Selain pohon cengkih, pohon pisang, (durian, salak dan manggis, khusus hanya di beberapa desa), merupakan tanaman yang banyak ditanam di kawasan hutan. Meski secara tradisional pisang tidak dibudidayakan secara intensif atau dikembangkan secara masif, tetapi bagi para petani di lingkungan saya, banyak menanam pohon pisang di sela-sela pohon yang lain rasanya menyenangkan. Sebab, pohon pisang tak merusak tanaman lain, memiliki masa panen yang singkat, dan dapat ditanam di mangsa apa saja.
Kegunaan buah pisang banyak sekali. Selain menjadi bahan baku sriping dan sale, pisang juga bisa dibuat nagasari. Pisang dapat juga menjadi bahan baku makanan khas desa maupun pembuatan olahan masyarakat kaum urban. Manfaat pisang juga baik untuk kesehatan; memperlancar percernaan juga baik untuk diet. Satu sisi, pisang adalah makanan bergizi, jenis buah-buahan yang mengandung vitamin dan sumber energi.
Banyak penelitian menyebutkan, nilai energi pisang dua kali lipat lebih tinggi daripada apel. Energi yang terkandung di dalam buah pisang adalah air, gula, protein, lemak, vitamin, dan mineral. Dan berkat tingginya nilai gizi yang dikandung, maka ia telah menjadi makanan penting (pokok) bagi banyak orang. Oleh karena itu, pisang merupakan tumbuhan yang kerap menjadi makanan primer di atas meja keluarga.
Banyak atlet sebelum bertanding atau jeda pertandingan mengonsumsi pisang sebagai cadangan energi. Meski dalam olahraga, pisang kerap dicitrakan sebagai simbol rasis. Banyak pemain bola yang menjadi sasaran cemooh bernada rasisme. Seorang pemain sepak bola pernah diejek karena warna kulitnya, seperti “monyet” yang mengonsumsi buah pisang.

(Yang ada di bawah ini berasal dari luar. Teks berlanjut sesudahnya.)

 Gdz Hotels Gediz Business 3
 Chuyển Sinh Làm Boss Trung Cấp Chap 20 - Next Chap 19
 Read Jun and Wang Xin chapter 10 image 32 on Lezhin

Terlepas dari itu, bahwa Indonesia merupakan salah satu penghasil pisang terbanyak di dunia. Menurut data pada 2013, Indonesia merupakan negara terbesar ke tujuh produsen pisang di dunia. Kementerian pertanian mencatat produksi 6,2 juta ton/ tahun, situs worldknowing merilis angka 6,4 juta ton/ tahun. Sedangkan di dunia, produsen tertinggi penghasil pisang adalah negara India (29-30 juta ton/ tahun), China (11,6 juta ton/ tahun), Uganda (11,2 juta ton/ tahun), Filipina (9,4 juta ton/ tahun), Ekoador (8,2 juta ton/ tahun), dan di atas Indonesia, yang memiliki iklim hampir sama dengan Indonesia adalah Brazil dengan 7,6 juta ton/ tahun.
Pertumbuhan pisang tidak rewel. Ia hidup di iklim tropis, yang membutuhkan panas dan hujan secukupnya. Petani tinggal menancapkan anak pohon, diairi secukupnya (jika sedang kemarau). Ya, kalau bisa dipupuk biar hasil dan beratnya memuaskan. Tanpa itu pun, ia akan tumbuh dengan sendiri.

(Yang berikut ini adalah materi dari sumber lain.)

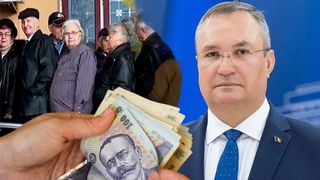 VIDEO - Premierul Nicolae Ciucă vrea creșterea pensiilor cu 15 procente. "Dacă bugetul ne va permite"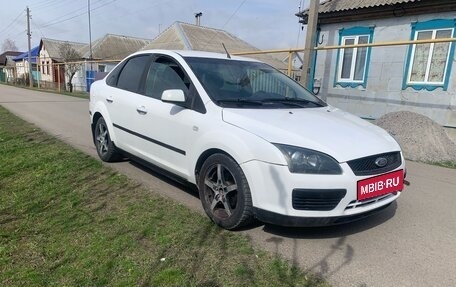 Ford Focus II рестайлинг, 2007 год, 365 000 рублей, 13 фотография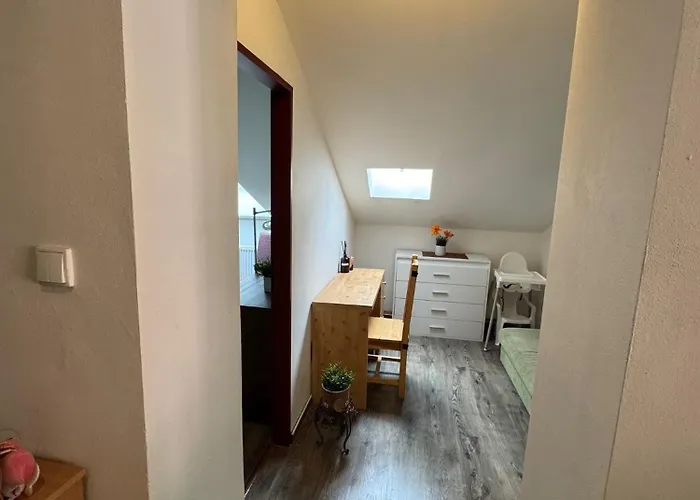 U Staré Plynárny Apartamento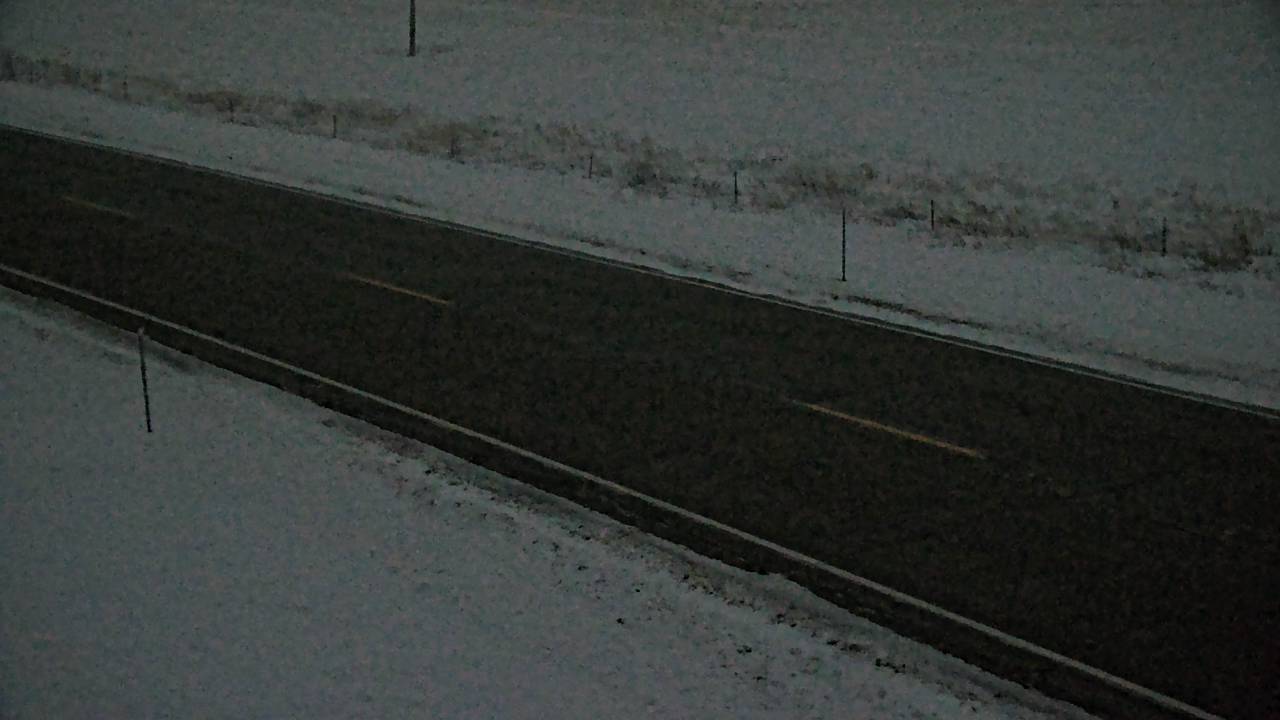 Roadway Elev 3697 - 12/05/2025 12:45 AM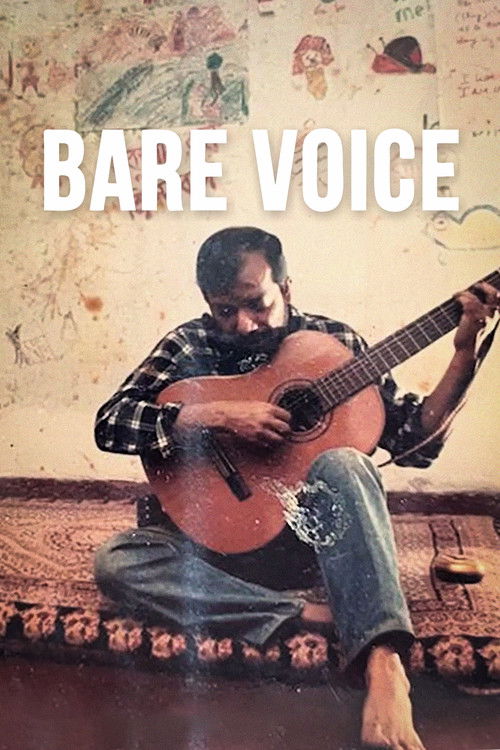 Bare Voice Poster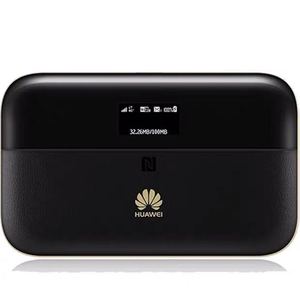 orangel for Hua wei WiFi 2 Pro E5885 3G 4G LTE无线袖珍WiFi路由器，带以太网端口6400mAh移动电源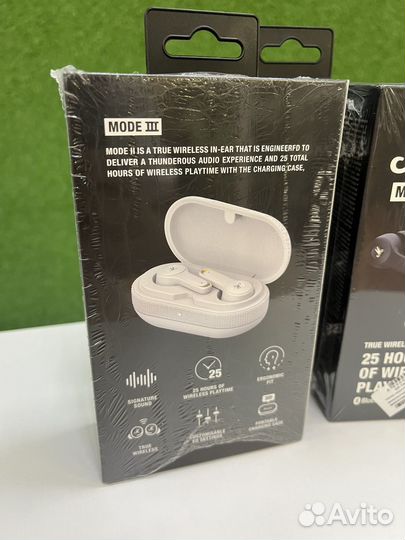 Наушники marshall mode 3 оригинальный звук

Namun harga pisang di daerah saya fluktuatif. Petani kerap jadi korban. Harga kerap turun jika pisang telah sampai di tangan tengkulak.
Mendengar cerita dari petani tersebut ada rasa prihatin seketika hinggap. Hal tersebut tidak berlaku untuk harga pisang saja, tetapi di wilayah pesisir, harga ikan saat musim ikan pun mengalami peristiwa demikian; murah meriah, seperti tidak ada harganya sama sekali. Jelas, ini tak sebanding proses dan jerih payah seorang petani maupun para nelayan.
Jika tahun 2011, Jawa Tmur merupakan penghasil terbesar pisang dengan rekor tertinggi 1,18 ton. Tahun pada 2015, Lampung menyalip Jawa Timur dan Jawa Barat di posisi tertinggi. Lampung di tahun itu nyaris menembus 2 juta tondengan luas lahan 15 ribu hektar. Jika capaian tersebut tak diimbangi dengan harga pisang yang pantas, tak dipungkiri, produksi pisang di Jawa Timur, khususnya di Kabupaten Trenggalek, akan mengalami penyusutan dan beralih memproduksi tanaman lain.